Prevalence of the immune evasion gene cluster in Staphylococcus aureus CC398

- S. aureus/MRSA CC398 from animals usually lacks the immune evasion gene cluster (IEC).
- PCR for canSNP's discriminates between human and animal adapted clade of CC398.
- Demonstration of IEC in CC398 of the animal clade suggests readaptation to humans.
- Detection in isolates from animals suggests secondary human origin.
- mecA and PVL positive isolates from infections in humans belong to the human clade.

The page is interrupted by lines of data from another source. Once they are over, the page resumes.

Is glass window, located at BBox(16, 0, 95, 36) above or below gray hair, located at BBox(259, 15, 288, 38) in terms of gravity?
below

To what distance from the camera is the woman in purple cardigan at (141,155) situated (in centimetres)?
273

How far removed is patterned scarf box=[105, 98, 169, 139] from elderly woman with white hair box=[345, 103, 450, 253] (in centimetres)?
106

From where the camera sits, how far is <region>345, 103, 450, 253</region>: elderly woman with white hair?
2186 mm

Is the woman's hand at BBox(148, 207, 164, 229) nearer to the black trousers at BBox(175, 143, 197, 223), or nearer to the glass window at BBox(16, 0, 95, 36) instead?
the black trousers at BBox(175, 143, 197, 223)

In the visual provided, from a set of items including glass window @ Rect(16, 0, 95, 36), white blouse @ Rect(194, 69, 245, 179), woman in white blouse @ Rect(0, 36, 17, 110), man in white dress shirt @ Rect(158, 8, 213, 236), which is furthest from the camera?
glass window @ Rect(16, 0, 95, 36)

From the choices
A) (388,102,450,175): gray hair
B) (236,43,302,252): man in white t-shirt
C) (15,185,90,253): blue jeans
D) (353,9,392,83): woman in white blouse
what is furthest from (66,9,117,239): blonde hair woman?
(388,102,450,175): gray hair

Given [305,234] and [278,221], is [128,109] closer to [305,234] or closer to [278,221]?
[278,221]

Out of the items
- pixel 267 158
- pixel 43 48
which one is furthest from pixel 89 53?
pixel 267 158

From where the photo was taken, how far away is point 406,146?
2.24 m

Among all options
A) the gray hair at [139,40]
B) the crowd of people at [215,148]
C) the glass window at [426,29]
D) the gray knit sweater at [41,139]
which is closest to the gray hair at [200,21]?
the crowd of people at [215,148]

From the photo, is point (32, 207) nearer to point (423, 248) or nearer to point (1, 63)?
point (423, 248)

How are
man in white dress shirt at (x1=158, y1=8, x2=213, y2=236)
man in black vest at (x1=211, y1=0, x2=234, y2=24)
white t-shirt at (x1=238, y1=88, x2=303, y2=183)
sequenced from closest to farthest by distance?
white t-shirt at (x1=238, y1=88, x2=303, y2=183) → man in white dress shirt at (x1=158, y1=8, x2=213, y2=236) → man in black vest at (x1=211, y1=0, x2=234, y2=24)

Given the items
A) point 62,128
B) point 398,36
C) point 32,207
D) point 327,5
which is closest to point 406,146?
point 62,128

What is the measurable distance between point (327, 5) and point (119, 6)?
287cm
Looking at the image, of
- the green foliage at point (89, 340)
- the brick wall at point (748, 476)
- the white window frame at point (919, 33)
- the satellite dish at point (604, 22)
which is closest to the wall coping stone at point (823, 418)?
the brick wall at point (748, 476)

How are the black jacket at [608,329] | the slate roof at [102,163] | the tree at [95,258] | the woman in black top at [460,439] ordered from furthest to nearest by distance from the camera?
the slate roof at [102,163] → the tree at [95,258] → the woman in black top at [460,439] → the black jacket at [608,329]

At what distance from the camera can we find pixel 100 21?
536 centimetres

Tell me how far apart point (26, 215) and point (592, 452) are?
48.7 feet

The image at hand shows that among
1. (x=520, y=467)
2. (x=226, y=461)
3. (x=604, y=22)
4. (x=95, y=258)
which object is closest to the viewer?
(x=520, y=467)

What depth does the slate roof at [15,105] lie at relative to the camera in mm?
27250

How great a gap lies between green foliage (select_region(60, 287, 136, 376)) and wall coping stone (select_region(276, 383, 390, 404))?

The immune evasion gene cluster (IEC) is typical for Staphylococcus aureus isolated from humans but is usually absent in S. aureus isolated from animals. Previous studies have shown that methicillin resistant S. aureus (MRSA) CC398 obviously lost the IEC when evolving as livestock-associated MRSA from a human-adapted, methicillin-susceptible ancestor. This study aimed to look for the presence of IEC in MRSA from pigs and horses as well as from the colonization of humans with occupational animal contact and from infections in humans. For comparison, methicillin susceptible S. aureus (MSSA) isolates from infections in humans were included.We did not detect the IEC among 94 isolates from the nasal colonization of pigs; however, the IEC was found in 6 of 61 isolates from nosocomial infections in horses. MRSA CC398 isolates from the nasal colonization of 138 pig farmers were negative for the IEC. It was detected, however, in 4 of 69 veterinarians treating horses. Among 99 epidemiologically unrelated MRSA isolates attributed to CC398 originating from infections in humans, 19 were positive for the IEC. Only three of these isolates which also contained luk-PV were attributed to the ancestral, human-adapted subpopulation of CC398 by means of PCR for detection of canonical SNPs. A considerable proportion of LA-MRSA CC398 attributed to the animal subpopulation and originating from infections in humans had acquired the IEC; this acquisition is, however, obviously not a prerequisite to the capacity of LA-MRSA CC398 to cause infections in this host.Among 15 MSSA CC398 isolates from infections in humans, 11 contained the IEC, and of these, two were attributed to the animal subpopulation. Six isolates containing both the IEC and luk-PV were attributed to the ancestral, human subpopulation.Re-acquisition of the IEC by LA-MRSA CC398 suggests readaptation to the human host. In epidemiological surveillance, discrimination from the ancestral human subpopulation is important.